[Dataset excerpt]
-*-*-

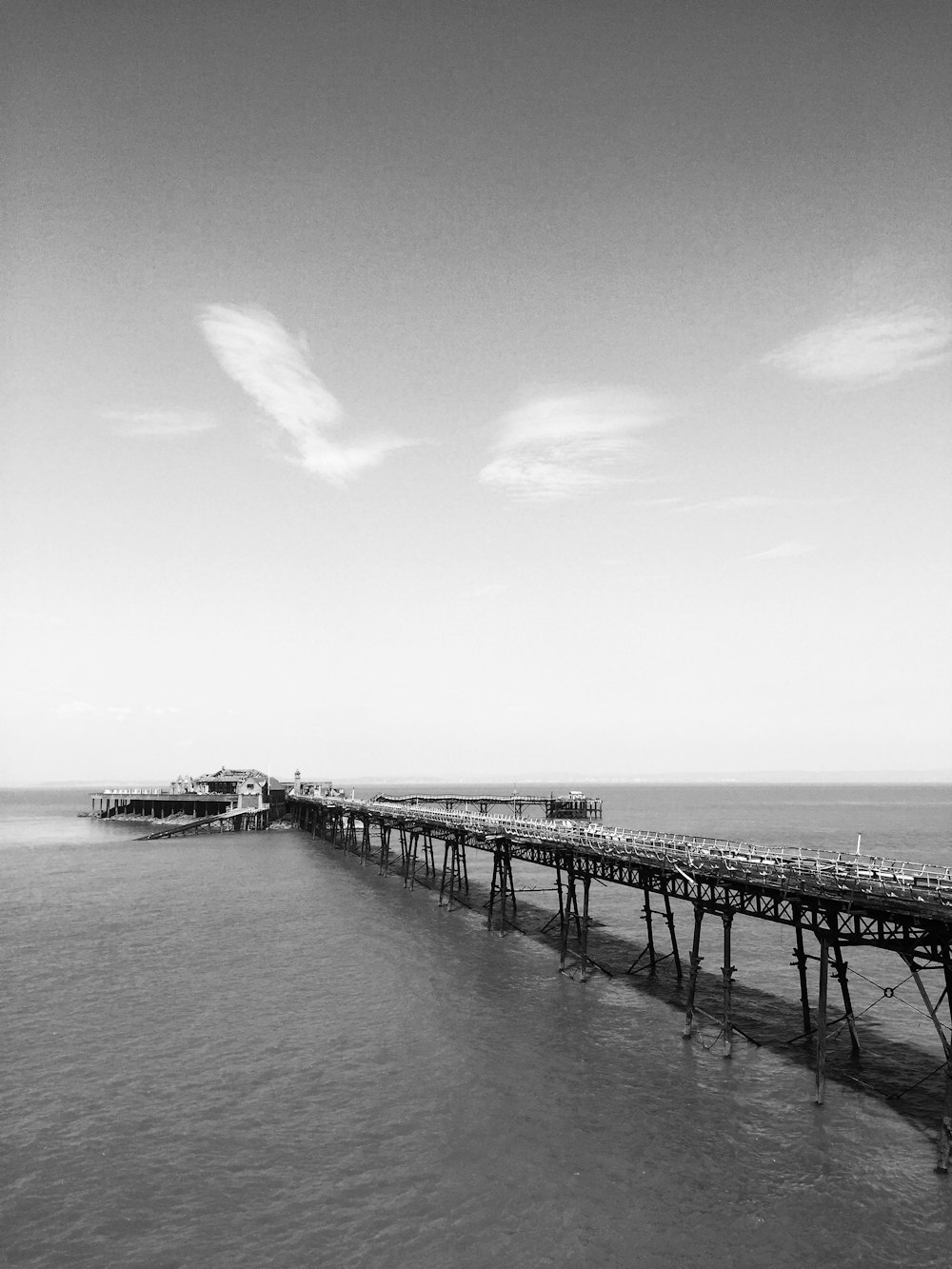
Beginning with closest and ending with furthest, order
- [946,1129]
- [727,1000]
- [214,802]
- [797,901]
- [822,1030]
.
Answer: [946,1129] < [822,1030] < [797,901] < [727,1000] < [214,802]

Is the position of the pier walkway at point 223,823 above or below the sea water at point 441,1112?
above

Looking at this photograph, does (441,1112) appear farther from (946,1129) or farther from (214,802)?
(214,802)

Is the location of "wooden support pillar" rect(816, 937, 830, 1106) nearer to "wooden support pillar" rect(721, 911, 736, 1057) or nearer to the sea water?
the sea water

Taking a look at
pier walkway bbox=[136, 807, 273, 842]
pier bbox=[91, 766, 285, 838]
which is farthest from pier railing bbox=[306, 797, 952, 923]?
pier bbox=[91, 766, 285, 838]

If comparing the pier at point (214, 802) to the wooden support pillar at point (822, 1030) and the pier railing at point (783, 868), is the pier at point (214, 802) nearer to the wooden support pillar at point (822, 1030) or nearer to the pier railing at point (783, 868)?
the pier railing at point (783, 868)

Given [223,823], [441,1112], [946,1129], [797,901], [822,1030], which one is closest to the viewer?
[946,1129]

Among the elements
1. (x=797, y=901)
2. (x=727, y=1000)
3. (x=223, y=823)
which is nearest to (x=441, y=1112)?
(x=727, y=1000)

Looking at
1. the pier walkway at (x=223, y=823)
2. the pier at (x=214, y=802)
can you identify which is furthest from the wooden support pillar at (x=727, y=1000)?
the pier at (x=214, y=802)

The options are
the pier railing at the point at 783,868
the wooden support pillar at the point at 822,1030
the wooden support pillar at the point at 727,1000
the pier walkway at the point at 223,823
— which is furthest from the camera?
the pier walkway at the point at 223,823

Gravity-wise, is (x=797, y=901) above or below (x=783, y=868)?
below
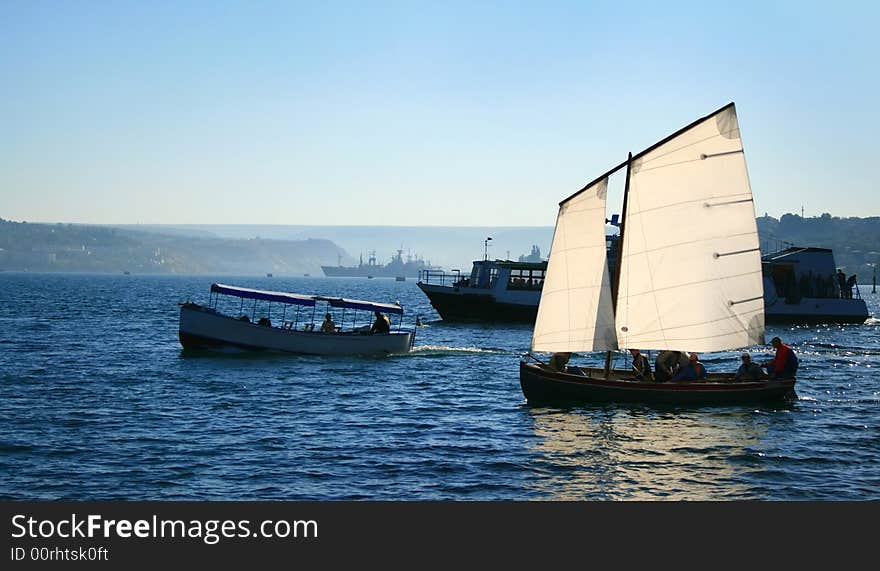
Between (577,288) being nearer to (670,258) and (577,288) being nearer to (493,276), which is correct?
(670,258)

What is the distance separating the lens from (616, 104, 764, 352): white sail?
3544 centimetres

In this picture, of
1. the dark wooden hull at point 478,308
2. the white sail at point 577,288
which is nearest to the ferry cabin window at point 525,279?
the dark wooden hull at point 478,308

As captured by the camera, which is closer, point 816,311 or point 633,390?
point 633,390

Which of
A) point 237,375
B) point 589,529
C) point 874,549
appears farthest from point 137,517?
point 237,375

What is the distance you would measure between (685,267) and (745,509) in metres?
20.1

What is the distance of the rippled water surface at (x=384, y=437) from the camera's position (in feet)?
76.3

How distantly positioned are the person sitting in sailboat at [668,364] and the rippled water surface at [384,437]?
1.49m

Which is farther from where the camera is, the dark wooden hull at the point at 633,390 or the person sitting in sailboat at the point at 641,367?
the person sitting in sailboat at the point at 641,367

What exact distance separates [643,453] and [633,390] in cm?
828

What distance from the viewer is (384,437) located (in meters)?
30.2

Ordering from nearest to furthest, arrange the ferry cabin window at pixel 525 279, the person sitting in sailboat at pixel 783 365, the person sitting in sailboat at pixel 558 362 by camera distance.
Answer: the person sitting in sailboat at pixel 558 362 < the person sitting in sailboat at pixel 783 365 < the ferry cabin window at pixel 525 279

-*-*-

* **What is required**: Replace every "wooden support pillar" in the material above with "wooden support post" and write out the rest unchanged. Leave the pictures out of your answer.

* **Output of the exercise**:
Beginning with closest and ending with furthest, order
- [946,1129]
- [727,1000]
- [214,802]
- [797,901]
- [822,1030]
.
Answer: [946,1129] < [822,1030] < [797,901] < [727,1000] < [214,802]

Is the position of the pier walkway at point 223,823 above or below the sea water at point 441,1112?
above

Looking at this photograph, does (441,1112) appear farther from (946,1129) or farther from (214,802)?
(214,802)

Is the location of "wooden support post" rect(816, 937, 830, 1106) nearer to "wooden support post" rect(721, 911, 736, 1057) or nearer to the sea water?
the sea water

Taking a look at
pier walkway bbox=[136, 807, 273, 842]
pier bbox=[91, 766, 285, 838]
which is farthest from pier railing bbox=[306, 797, 952, 923]?
pier bbox=[91, 766, 285, 838]

If comparing the pier at point (214, 802) to the wooden support post at point (822, 1030) and the pier railing at point (783, 868), is the pier at point (214, 802) nearer to the wooden support post at point (822, 1030) or nearer to the pier railing at point (783, 868)?
the pier railing at point (783, 868)

Given [223,823], [441,1112], [946,1129], [797,901], [822,1030], which one is closest to the viewer?
[946,1129]

Among the elements
1. (x=797, y=901)
2. (x=727, y=1000)
3. (x=223, y=823)
which is nearest to (x=441, y=1112)?
(x=727, y=1000)

Looking at
1. the pier walkway at (x=223, y=823)
2. the pier at (x=214, y=802)
can you identify which is furthest from the wooden support post at (x=727, y=1000)?
the pier at (x=214, y=802)

The options are
the pier railing at the point at 783,868
the wooden support post at the point at 822,1030
the wooden support post at the point at 727,1000
the pier walkway at the point at 223,823
— which is furthest from the camera?
the pier walkway at the point at 223,823

Gravity-wise, is (x=797, y=901) above or below (x=783, y=868)?
below
Between (577,288) being nearer to (670,258) and (577,288) being nearer to (493,276), which is correct?
(670,258)

What is the distance separating the lens from (616, 104, 764, 352): white sail?
3544 centimetres

In this picture, of
1. the dark wooden hull at point 478,308
2. the white sail at point 577,288
which is nearest to the ferry cabin window at point 525,279?
the dark wooden hull at point 478,308

As captured by the camera, which is closer, point 816,311 or point 633,390?
point 633,390

Which of
A) point 237,375
B) point 589,529
C) point 874,549
appears farthest from point 137,517?
point 237,375

What is the distance you would measure between (685,267) and (745,509) in metres?
20.1

What is the distance of the rippled water surface at (x=384, y=437) from the camera's position (in feet)?
76.3

How distantly positioned are the person sitting in sailboat at [668,364] and the rippled water surface at [384,437]?
1.49m

Which is farther from where the camera is, the dark wooden hull at the point at 633,390 or the person sitting in sailboat at the point at 641,367?
the person sitting in sailboat at the point at 641,367

What exact distance separates [643,453] and [633,390] in cm?
828

What distance from the viewer is (384,437) located (in meters)?
30.2

Ordering from nearest to furthest, arrange the ferry cabin window at pixel 525 279, the person sitting in sailboat at pixel 783 365, the person sitting in sailboat at pixel 558 362 by camera distance.
Answer: the person sitting in sailboat at pixel 558 362 < the person sitting in sailboat at pixel 783 365 < the ferry cabin window at pixel 525 279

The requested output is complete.